When President Obama delivers the biggest speech of his re-election campaign, he may know something the rest of us don't: America's latest unemployment rate.
Obama will address national TV audiences Thursday night as he accepts his party's re-nomination for the presidency, capping off this week's Democratic National Convention in Charlotte, N.C. As Mitt Romney did last week at the GOP convention in Tampa, Fla., Obama is expected to outline his message to voters for the final months of the 2012 campaign.
The next morning, the Bureau of Labor Statistics will release a new national unemployment rate, which currently sits at 8.3 percent.
When he takes the stage, Obama may very well know that figure. Each month, the Bureau of Labor Statistics sends its unemployment figures to the White House Council of Economic Advisers on Thursday afternoon, the day before releasing them publicly at 8:30 a.m.
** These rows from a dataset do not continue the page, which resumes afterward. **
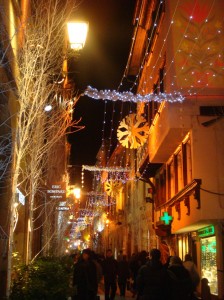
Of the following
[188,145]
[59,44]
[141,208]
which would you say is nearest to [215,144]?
[188,145]

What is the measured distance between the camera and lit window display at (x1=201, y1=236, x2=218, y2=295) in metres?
16.0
Eastern on the first Friday of every month, according to a BLS spokesman.
BLS sends the data to the White House council via secure data transfer "sometime in the afternoon, but it can range," BLS spokesman Gary Steinberger said. "It's not like we have a solid time and that's it."
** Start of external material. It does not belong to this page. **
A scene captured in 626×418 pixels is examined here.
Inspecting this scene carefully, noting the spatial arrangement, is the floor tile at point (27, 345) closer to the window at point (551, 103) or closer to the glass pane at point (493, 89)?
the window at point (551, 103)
BLS sends the data as soon as it finishes compiling its written release of figures from last month's employment survey, and the transfer typically does not happen before noon. "We're talking about computer systems and human writing," Steinberger said of the precise timing.
President Obama is scheduled to speak after 10 p.m. on Thursday at Charlotte's Time Warner Cable Arena, leaving him ample time to view the numbers if he so chooses-barring any delays from BLS, given that the timing differs each month.
The question, then, is whether Obama will take a look.
The White House would not discuss the precise timing of Obama's economic briefing, in keeping with its general practice. the Council of Economic Advisers did not respond to a request for comment. An email to Obama's campaign was not immediately returned.
Obama campaign spokesman Ben LaBolt did not answer directly when asked by Yahoo! News White House reporter Olivier Knox, at an ABC/Yahoo! forum in Charlotte on Tuesday, whether Obama's campaign will have seen the new job numbers when Obama takes the stage.
"I think they're going to look at the past four years, the fact that the economy was in a freefall when the president came into office, that we'd lost more than 3 million jobs in the final six months of the prior administration," LaBolt said.
New job numbers could swallow up some of the attention Obama's convention speech will receive. In past months, lukewarm employment data has become a major national news story, dominating discussion on cable airwaves for days. The economy has endured three consecutive months of rising or stagnant unemployment rates: since falling from 8.2 percent to 8.1 percent in April, the rate rose to 8.2 percent in May and another .1 percent in June.
Devin Dwyer contributed to this post.